PORTLAND, Ore. Segmentation and object recognition software used in video applications such as facial recognition in security cameras is being applied to sports programming.
Researchers at the University of Calgary (Alberta) are investigating whether automatic recognition and tracking software can "watch" a sporting event for a viewer, keep track of who did what and when, then diagrammatically represent the highlights or even live action using icons instead of raw video.
"Once we extract the moving objects in a scene, we can transform that data and present it in all sorts of formats. We can even make a little schematic of a sports game which is good for viewing on a small handheld device like a cellphone," said researcher Jeffrey Boyd.
Boyd's work builds on previous research he conducted with colleagues at the University of British Columbia, Dalhousie University and Waterloo University.
"On devices that don't have enough bandwidth for live video, like cellphones, we can show a moving schematic or diagram of the action with, say, Sharks or flaming C's representing the players," said Boyd.
Work began well before the MPEG-7 specification was formalized two years ago, but Boyd's Camera
Markup Language shares a common base with MPEG-7: both append an XML documennt to video describing its
Boyd's software "watches" a video stream while generating a
running commentary in the form of a continuous XML document. For instance, if a "white ball" enters the scene, Boyd's software finds it when it segments the scene into objects, names it, then begins tracking it in a stream of XML statements about its color, size, location and trajectory.
While this operation could be performed with the standard
MPEG-7 format, Boyd's Camera Markup Language goes beyond MPEG-7 by allowing bidirectional communication between the video server running his software and the camera.
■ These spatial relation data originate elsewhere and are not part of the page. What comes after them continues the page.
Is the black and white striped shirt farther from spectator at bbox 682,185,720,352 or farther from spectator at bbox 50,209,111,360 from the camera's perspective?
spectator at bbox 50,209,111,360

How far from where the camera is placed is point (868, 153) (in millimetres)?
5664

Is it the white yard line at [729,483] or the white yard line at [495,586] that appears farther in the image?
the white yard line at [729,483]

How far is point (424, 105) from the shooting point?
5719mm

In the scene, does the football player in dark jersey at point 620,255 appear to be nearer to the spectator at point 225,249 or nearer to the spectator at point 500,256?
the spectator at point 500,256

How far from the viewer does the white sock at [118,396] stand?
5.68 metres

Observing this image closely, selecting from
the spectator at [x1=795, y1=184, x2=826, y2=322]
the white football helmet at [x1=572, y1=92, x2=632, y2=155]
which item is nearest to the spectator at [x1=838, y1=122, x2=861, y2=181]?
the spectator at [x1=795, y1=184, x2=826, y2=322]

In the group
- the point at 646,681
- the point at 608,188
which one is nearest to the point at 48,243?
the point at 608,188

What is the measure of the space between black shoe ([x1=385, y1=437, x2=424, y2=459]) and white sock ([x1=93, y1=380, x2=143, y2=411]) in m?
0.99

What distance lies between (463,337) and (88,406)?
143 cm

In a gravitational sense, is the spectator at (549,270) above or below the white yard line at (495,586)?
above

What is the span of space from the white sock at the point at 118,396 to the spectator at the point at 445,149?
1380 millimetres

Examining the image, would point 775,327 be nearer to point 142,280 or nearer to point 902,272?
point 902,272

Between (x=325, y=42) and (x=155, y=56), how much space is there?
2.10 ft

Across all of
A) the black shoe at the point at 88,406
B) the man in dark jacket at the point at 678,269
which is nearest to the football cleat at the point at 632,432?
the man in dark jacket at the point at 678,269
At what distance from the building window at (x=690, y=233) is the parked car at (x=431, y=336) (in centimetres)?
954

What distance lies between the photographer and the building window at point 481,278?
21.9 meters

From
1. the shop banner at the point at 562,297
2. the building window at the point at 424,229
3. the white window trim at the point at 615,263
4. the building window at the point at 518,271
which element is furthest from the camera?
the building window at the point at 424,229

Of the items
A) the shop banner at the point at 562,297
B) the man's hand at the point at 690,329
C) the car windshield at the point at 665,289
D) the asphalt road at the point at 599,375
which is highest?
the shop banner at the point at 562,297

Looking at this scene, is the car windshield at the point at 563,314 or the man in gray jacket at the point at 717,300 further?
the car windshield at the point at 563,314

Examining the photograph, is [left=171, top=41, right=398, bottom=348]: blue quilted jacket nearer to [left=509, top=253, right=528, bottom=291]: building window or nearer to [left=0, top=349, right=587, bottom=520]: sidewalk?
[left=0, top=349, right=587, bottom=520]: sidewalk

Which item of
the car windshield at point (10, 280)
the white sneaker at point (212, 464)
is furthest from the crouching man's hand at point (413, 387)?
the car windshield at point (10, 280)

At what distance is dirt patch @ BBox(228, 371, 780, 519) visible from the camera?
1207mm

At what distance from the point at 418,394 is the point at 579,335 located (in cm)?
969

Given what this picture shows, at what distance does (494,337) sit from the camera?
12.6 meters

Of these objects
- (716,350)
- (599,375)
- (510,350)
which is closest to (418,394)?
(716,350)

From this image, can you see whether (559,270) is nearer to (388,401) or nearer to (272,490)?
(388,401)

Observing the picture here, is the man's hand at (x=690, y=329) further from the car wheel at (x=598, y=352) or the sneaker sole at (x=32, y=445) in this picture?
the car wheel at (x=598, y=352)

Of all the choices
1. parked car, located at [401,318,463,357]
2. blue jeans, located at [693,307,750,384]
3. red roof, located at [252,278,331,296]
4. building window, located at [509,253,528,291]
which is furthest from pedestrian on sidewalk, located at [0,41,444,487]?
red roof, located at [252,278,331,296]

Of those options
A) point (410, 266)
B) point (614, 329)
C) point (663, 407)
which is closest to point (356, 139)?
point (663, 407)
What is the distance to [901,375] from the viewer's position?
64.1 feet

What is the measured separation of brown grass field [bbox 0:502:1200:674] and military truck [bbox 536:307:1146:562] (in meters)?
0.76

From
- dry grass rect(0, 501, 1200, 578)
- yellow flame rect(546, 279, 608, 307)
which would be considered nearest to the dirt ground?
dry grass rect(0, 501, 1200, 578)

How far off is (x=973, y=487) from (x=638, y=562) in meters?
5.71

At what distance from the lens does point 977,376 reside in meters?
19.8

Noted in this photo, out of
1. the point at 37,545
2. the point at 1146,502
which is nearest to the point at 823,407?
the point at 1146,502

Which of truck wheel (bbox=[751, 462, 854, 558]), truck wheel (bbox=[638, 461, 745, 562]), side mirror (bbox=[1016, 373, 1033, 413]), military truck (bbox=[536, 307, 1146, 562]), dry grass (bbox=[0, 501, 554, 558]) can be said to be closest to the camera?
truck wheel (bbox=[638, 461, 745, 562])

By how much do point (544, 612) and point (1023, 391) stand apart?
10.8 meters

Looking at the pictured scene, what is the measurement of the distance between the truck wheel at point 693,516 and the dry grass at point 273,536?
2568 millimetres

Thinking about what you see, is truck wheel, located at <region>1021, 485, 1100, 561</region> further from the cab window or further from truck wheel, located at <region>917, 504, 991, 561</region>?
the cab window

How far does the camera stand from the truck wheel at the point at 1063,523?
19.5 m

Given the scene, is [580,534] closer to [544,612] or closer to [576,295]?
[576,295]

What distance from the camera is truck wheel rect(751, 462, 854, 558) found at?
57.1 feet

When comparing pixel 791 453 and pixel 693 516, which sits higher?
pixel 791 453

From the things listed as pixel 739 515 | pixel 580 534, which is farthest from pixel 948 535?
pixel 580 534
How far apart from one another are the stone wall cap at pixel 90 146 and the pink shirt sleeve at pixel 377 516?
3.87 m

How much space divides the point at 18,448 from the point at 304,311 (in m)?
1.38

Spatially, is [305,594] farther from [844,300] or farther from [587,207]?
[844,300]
An MPEG-7 camera produces a stream of XML documents describing the video being taped, but the Camera Markup Language can send XML documents back to the camera to control it.
"Whereas MPEG-7 is primarily a one-way description you have some video, you describe it and that's it we were looking more at interacting with the camera. As the video is being produced we can tell the camera to do different things," said Boyd.
By employing a server-client architecture, servers can process video and its XML documents, describe the objects and generate both video representations for TV and a graphical representation for cellphones. Meanwhile, it can also send XML commands back to the camera for operations such as "follow-the-ball." Even if the ball
stops moving, the server can instruct the camera to switch from "optical flow" tracking to a "background subtraction" algorithm.
Currently, Boyd's software is restricted to tracking discrete objects. In the future, he hopes to enable more complex descriptions that not only recognize objects but can discern what activities the object is participating in. For instance, security applications today
depend upon a human operator to identify "suspicious" persons and to switch between cameras to track their activities. The new software could perform this function on the server, send directives back to cameras to handle tracking and send a graphical icon to the operator
to identify the suspicious activity.
The sports demonstrations uses a 1:32 scale model of
a hockey rink with moving plastic players. Next, Boyd
wants to wire an actual real hockey rink with his client/server architecture. The testbed should be operating by September, Boyd said.
The software is currently being used to monitor traffic in Calgery.
Boyd plans to begin developing techniques for archiving video with its associated XML annotations, so that clients can later scan, search and variously transform the data for specific applications.